23 avril (Reuters) - Le coûteux traitement oral de Gilead Sciences contre l'hépatite C a connu un démarrage record en rapportant 2,27 milliards de dollars (1,6 milliard d'euros) lors de ses trois premiers mois de commercialisation.

La société biotechnologique américaine a annoncé mardi soir un triplement de son bénéfice net au premier trimestre, à 2,23 milliards de dollars contre 722 millions un an plus tôt, sur un chiffre d'affaires multiplié par deux à cinq milliards, soit bien plus que ce qu'attendait Wall Street.

Le bénéfice par action ajusté a atteint 1,48 dollar alors que le consensus Thomson Reuters I/B/E/S était de 91 cents.

Dans les transactions d'après-Bourse, l'action Gilead Sciences s'adjugeait 2% à 74,62 dollars après avoir clôturé la séance régulière en hausse de 1,8% sur le Nasdaq. Le cours de Bourse de Gilead a plus que doublé en deux ans mais a perdu quelque 15% depuis son plus haut de l'année de 84,88 atteint le 24 février.

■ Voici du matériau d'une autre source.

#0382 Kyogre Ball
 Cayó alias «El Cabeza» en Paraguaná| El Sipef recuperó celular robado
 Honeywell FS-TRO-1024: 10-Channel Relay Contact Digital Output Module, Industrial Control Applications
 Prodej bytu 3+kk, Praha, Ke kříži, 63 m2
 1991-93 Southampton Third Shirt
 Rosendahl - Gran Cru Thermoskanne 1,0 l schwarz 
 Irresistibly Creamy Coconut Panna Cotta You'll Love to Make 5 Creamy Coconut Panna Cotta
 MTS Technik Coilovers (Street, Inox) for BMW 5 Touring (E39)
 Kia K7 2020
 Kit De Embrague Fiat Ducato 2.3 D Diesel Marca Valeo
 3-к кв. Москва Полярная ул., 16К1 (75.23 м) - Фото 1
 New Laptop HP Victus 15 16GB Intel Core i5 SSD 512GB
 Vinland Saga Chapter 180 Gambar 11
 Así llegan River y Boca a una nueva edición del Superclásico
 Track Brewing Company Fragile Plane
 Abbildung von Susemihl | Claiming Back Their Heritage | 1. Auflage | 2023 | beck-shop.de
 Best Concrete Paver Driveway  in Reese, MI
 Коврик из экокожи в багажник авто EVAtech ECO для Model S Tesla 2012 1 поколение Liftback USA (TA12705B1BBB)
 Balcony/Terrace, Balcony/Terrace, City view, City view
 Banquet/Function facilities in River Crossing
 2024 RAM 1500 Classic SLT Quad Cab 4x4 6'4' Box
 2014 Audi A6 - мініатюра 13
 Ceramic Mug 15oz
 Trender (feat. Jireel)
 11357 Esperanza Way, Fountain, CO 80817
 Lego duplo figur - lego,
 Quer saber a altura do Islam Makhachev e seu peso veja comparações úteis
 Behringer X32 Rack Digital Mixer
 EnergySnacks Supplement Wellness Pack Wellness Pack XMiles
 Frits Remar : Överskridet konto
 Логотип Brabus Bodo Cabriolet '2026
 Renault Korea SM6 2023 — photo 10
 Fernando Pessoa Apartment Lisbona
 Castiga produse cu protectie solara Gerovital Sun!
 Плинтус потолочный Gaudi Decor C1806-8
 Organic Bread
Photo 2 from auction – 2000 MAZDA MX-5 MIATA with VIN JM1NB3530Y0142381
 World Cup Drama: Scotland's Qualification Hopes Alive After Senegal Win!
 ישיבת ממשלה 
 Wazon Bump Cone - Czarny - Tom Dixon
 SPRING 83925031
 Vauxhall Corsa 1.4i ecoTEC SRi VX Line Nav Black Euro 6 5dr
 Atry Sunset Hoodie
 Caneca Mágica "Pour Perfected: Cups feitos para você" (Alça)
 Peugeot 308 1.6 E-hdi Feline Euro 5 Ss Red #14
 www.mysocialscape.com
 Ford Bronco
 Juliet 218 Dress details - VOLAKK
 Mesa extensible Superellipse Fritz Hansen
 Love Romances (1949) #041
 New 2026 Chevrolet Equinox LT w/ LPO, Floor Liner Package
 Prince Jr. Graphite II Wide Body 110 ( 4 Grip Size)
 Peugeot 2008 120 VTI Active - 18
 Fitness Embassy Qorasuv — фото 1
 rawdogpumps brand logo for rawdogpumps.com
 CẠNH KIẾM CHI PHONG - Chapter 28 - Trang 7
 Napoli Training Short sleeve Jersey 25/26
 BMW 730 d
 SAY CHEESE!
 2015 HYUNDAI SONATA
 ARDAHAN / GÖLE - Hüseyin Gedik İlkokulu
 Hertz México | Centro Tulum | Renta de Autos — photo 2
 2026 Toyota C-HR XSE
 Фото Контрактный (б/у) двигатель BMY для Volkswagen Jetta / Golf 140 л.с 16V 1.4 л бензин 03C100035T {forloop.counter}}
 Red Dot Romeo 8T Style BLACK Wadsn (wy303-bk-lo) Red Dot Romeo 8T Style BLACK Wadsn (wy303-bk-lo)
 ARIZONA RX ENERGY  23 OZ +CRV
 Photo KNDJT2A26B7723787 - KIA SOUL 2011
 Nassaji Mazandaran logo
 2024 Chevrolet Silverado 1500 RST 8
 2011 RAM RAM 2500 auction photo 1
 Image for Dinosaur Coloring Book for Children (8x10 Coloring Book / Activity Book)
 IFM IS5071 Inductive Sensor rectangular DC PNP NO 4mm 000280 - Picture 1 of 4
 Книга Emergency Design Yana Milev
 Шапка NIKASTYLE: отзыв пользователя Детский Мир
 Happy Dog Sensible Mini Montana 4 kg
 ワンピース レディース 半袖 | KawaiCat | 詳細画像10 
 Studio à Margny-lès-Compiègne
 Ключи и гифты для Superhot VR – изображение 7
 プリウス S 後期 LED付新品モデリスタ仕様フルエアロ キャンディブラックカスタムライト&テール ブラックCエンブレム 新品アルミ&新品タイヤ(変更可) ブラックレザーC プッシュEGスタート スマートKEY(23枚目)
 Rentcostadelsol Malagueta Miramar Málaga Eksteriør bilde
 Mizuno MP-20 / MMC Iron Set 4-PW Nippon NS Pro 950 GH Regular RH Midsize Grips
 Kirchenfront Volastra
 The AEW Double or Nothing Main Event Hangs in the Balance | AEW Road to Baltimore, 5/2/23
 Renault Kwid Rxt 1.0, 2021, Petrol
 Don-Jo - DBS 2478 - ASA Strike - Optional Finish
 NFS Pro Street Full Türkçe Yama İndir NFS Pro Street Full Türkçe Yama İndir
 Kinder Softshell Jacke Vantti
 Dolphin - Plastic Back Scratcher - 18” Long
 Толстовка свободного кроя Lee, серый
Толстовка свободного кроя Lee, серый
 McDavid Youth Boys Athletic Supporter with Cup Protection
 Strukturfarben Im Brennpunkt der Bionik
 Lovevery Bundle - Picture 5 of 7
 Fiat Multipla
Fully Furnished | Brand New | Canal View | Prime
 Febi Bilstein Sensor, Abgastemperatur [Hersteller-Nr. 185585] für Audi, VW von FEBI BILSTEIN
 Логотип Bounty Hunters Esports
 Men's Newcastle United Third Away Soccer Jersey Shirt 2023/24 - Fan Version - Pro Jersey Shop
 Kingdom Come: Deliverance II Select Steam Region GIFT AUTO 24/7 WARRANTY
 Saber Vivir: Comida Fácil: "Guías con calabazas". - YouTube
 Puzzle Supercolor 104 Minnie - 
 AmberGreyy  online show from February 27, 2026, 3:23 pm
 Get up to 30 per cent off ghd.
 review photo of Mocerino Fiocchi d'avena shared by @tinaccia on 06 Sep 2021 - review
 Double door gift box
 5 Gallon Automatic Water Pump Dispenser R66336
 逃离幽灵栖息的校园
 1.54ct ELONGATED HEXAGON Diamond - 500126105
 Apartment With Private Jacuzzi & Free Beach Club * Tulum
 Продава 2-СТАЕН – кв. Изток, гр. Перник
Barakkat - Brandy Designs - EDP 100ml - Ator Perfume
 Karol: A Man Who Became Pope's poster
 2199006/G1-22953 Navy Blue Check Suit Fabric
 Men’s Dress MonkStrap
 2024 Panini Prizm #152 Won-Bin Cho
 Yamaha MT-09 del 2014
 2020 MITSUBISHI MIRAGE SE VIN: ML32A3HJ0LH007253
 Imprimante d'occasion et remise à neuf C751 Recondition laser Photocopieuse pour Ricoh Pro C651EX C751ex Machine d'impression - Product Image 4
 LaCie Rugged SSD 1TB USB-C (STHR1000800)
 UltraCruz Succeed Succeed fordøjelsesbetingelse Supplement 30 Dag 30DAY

"C'est remarquable qu'ils aient pu générer 2,3 milliards de dollars de revenus (du Sovaldi contre l'hépatite C) en seulement trois mois de commercialisation", a commenté Geoffrey Porges, analyste chez Sanford Bernstein, en notant que ce montant est deux fois supérieur aux attentes du marché. "Tout le monde va revoir nettement ses prévisions pour le groupe."

Gilead a obtenu en décembre l'autorisation de mise sur le marché du Sevaldi et son prix de 84.000 dollars pour 12 semaines de traitement a depuis déclenché une vive polémique aux Etats-Unis, jusqu'à la Chambre des Représentants où l'entreprise californienne a été sommée de se justifier.

Gilead fait valoir que son traitement oral a un taux de guérison de plus de 90%, contre environ 75% pour les traitements précédents. Avant le nouveau traitement, les patients contaminés par l'hépatite C devaient être soignés pendant au moins six mois avec plusieurs médicaments, dont l'interféron et la ribavarine, des traitements par injection qui présentaient des risques d'effets secondaires non négligeables.

Environ 3,2 millions d'Américains sont porteurs du virus de l'hépatite C, selon le Centre de contrôle des maladies. L'Organisation mondiale de la santé estime à 150 millions le nombre de porteurs du virus dans le monde.